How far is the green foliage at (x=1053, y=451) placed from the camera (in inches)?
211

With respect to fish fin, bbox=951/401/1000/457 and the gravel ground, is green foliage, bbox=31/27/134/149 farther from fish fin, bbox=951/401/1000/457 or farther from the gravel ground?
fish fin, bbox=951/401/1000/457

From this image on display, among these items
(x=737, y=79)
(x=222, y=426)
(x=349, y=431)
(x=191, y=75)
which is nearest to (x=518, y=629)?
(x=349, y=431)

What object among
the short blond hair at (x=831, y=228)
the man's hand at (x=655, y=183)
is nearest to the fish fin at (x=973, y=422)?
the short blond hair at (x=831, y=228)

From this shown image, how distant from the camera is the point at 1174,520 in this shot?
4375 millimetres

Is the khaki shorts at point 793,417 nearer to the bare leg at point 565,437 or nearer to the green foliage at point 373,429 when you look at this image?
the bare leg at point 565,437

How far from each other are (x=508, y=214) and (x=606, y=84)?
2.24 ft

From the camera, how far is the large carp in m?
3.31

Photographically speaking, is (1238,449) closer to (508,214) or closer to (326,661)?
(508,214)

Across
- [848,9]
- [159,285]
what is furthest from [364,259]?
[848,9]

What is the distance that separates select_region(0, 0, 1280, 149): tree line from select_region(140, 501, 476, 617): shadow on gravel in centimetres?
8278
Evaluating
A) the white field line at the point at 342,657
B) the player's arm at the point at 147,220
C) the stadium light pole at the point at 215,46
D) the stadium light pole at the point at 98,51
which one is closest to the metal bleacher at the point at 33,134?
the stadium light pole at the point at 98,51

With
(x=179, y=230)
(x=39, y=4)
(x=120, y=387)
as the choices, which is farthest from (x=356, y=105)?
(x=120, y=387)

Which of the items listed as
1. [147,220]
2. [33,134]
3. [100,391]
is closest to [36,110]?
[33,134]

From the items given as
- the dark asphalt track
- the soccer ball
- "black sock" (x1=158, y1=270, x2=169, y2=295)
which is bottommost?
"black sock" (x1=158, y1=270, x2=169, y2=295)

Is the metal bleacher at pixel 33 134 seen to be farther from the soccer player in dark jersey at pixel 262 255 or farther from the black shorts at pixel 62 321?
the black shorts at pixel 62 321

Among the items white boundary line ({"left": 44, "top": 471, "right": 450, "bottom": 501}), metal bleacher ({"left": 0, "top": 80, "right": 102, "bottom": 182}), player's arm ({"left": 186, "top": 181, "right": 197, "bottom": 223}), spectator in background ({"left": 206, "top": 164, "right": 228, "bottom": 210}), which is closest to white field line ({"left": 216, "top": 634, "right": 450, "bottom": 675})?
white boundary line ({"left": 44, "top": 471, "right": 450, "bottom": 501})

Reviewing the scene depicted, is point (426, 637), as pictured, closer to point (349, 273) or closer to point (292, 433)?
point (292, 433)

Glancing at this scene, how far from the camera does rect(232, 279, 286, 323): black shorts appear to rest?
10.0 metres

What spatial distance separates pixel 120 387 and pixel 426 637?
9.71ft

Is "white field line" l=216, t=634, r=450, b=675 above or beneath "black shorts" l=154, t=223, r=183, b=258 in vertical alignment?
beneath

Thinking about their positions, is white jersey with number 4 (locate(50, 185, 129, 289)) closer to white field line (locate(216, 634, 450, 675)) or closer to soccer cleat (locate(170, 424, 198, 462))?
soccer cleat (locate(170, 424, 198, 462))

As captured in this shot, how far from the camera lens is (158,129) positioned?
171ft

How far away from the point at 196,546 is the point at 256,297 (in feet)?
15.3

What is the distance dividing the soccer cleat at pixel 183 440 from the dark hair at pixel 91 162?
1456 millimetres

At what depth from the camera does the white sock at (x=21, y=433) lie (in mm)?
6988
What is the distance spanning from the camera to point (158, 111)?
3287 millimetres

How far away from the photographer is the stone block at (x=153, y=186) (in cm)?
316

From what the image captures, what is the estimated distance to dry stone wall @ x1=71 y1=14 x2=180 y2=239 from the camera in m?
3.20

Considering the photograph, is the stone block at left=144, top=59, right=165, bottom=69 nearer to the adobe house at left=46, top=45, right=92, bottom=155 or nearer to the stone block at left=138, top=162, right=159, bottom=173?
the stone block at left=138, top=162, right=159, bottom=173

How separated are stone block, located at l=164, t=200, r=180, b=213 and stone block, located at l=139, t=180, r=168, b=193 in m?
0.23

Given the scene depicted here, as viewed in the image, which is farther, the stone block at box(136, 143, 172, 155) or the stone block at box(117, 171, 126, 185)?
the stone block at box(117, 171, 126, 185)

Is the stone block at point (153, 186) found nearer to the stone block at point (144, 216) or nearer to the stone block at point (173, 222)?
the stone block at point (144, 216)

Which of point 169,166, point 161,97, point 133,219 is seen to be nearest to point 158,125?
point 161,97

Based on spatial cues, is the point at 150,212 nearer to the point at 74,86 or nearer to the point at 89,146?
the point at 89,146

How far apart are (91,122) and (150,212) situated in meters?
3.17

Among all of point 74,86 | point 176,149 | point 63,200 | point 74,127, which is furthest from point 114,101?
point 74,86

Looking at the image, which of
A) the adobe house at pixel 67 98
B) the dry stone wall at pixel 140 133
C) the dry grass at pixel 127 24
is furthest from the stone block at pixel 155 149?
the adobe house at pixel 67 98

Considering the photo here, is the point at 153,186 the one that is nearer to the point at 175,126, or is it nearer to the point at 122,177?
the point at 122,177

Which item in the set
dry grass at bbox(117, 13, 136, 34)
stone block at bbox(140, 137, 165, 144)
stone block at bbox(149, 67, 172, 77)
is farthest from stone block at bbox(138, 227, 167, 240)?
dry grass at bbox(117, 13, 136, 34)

◇ ◇ ◇

**Problem to work on**
Copy the records above in full, substituting "fieldstone wall" for every occurrence of "dry stone wall" and changing nothing else.

**Result**
How far is the green foliage at (x=1053, y=451) placed from the camera (in inches)?
211

With respect to fish fin, bbox=951/401/1000/457 and the gravel ground, is green foliage, bbox=31/27/134/149 farther from fish fin, bbox=951/401/1000/457 or farther from the gravel ground?
fish fin, bbox=951/401/1000/457

From this image on display, among these items
(x=737, y=79)
(x=222, y=426)
(x=349, y=431)
(x=191, y=75)
which is nearest to (x=518, y=629)?
(x=349, y=431)

What object among
the short blond hair at (x=831, y=228)
the man's hand at (x=655, y=183)
is nearest to the fish fin at (x=973, y=422)?
the short blond hair at (x=831, y=228)

From this shown image, how distant from the camera is the point at 1174,520 in this shot?
4375 millimetres

Is the khaki shorts at point 793,417 nearer to the bare leg at point 565,437 or nearer to the green foliage at point 373,429 when you look at this image?
the bare leg at point 565,437

How far from each other are (x=508, y=214) and (x=606, y=84)?
2.24 ft

From the camera, how far is the large carp in m?
3.31

Photographically speaking, is (1238,449) closer to (508,214) or closer to (326,661)?
(508,214)

Across
- [848,9]
- [159,285]
what is furthest from [364,259]?
[848,9]

What is the distance that separates select_region(0, 0, 1280, 149): tree line from select_region(140, 501, 476, 617): shadow on gravel in centimetres?
8278
Evaluating
A) the white field line at the point at 342,657
B) the player's arm at the point at 147,220
C) the stadium light pole at the point at 215,46
D) the stadium light pole at the point at 98,51
which one is closest to the metal bleacher at the point at 33,134?
the stadium light pole at the point at 98,51

With
(x=179, y=230)
(x=39, y=4)
(x=120, y=387)
as the choices, which is farthest from (x=356, y=105)?
(x=120, y=387)

Which of the items listed as
1. [147,220]
2. [33,134]
3. [100,391]
is closest to [36,110]?
[33,134]

From the items given as
- the dark asphalt track
- the soccer ball
- "black sock" (x1=158, y1=270, x2=169, y2=295)
which is bottommost?
"black sock" (x1=158, y1=270, x2=169, y2=295)

Is the metal bleacher at pixel 33 134 seen to be farther from the soccer player in dark jersey at pixel 262 255 or farther from the black shorts at pixel 62 321?
the black shorts at pixel 62 321

Among the items white boundary line ({"left": 44, "top": 471, "right": 450, "bottom": 501}), metal bleacher ({"left": 0, "top": 80, "right": 102, "bottom": 182}), player's arm ({"left": 186, "top": 181, "right": 197, "bottom": 223}), spectator in background ({"left": 206, "top": 164, "right": 228, "bottom": 210}), which is closest to white field line ({"left": 216, "top": 634, "right": 450, "bottom": 675})?
white boundary line ({"left": 44, "top": 471, "right": 450, "bottom": 501})

Reviewing the scene depicted, is point (426, 637), as pictured, closer to point (349, 273) or closer to point (292, 433)?
point (292, 433)

Glancing at this scene, how far from the camera does rect(232, 279, 286, 323): black shorts appear to rest?
10.0 metres

What spatial distance separates pixel 120 387 and pixel 426 637?
9.71ft

Is "white field line" l=216, t=634, r=450, b=675 above or beneath "black shorts" l=154, t=223, r=183, b=258 in vertical alignment?
beneath

Thinking about their positions, is white jersey with number 4 (locate(50, 185, 129, 289)) closer to white field line (locate(216, 634, 450, 675)) or closer to soccer cleat (locate(170, 424, 198, 462))?
soccer cleat (locate(170, 424, 198, 462))

As captured in this shot, how far from the camera lens is (158,129) positioned?
171ft

How far away from the point at 196,546 is the point at 256,297 (in feet)?
15.3

What is the distance dividing the soccer cleat at pixel 183 440 from the dark hair at pixel 91 162?
1456 millimetres

At what depth from the camera does the white sock at (x=21, y=433) lie (in mm)?
6988
What is the distance spanning from the camera to point (158, 111)?
3287 millimetres

How far away from the photographer is the stone block at (x=153, y=186) (in cm)?
316

From what the image captures, what is the estimated distance to fieldstone wall @ x1=71 y1=14 x2=180 y2=239 from the camera in m?
3.20

Considering the photograph, is the stone block at left=144, top=59, right=165, bottom=69 nearer to the adobe house at left=46, top=45, right=92, bottom=155 or nearer to the stone block at left=138, top=162, right=159, bottom=173?
the stone block at left=138, top=162, right=159, bottom=173

How separated are stone block, located at l=164, t=200, r=180, b=213 and stone block, located at l=139, t=180, r=168, b=193 in m?
0.23

Given the scene depicted here, as viewed in the image, which is farther, the stone block at box(136, 143, 172, 155) or the stone block at box(117, 171, 126, 185)?
the stone block at box(117, 171, 126, 185)

Is the stone block at point (153, 186) found nearer to the stone block at point (144, 216) or nearer to the stone block at point (173, 222)?
the stone block at point (144, 216)

Which of point 169,166, point 161,97, point 133,219 is seen to be nearest to point 158,125?
point 161,97

Based on spatial cues, is the point at 150,212 nearer to the point at 74,86 or nearer to the point at 89,146?
the point at 89,146

How far apart are (91,122) and (150,212) situated in meters?
3.17

Among all of point 74,86 | point 176,149 | point 63,200 | point 74,127, which is furthest from point 114,101?
point 74,86

Looking at the image, which of
A) the adobe house at pixel 67 98
B) the fieldstone wall at pixel 140 133
C) the dry grass at pixel 127 24
is furthest from the stone block at pixel 155 149?
the adobe house at pixel 67 98

Considering the photo here, is the point at 153,186 the one that is nearer to the point at 175,126, or is it nearer to the point at 122,177?
the point at 122,177

Which item in the set
dry grass at bbox(117, 13, 136, 34)
stone block at bbox(140, 137, 165, 144)
stone block at bbox(149, 67, 172, 77)
is farthest from stone block at bbox(138, 227, 167, 240)?
dry grass at bbox(117, 13, 136, 34)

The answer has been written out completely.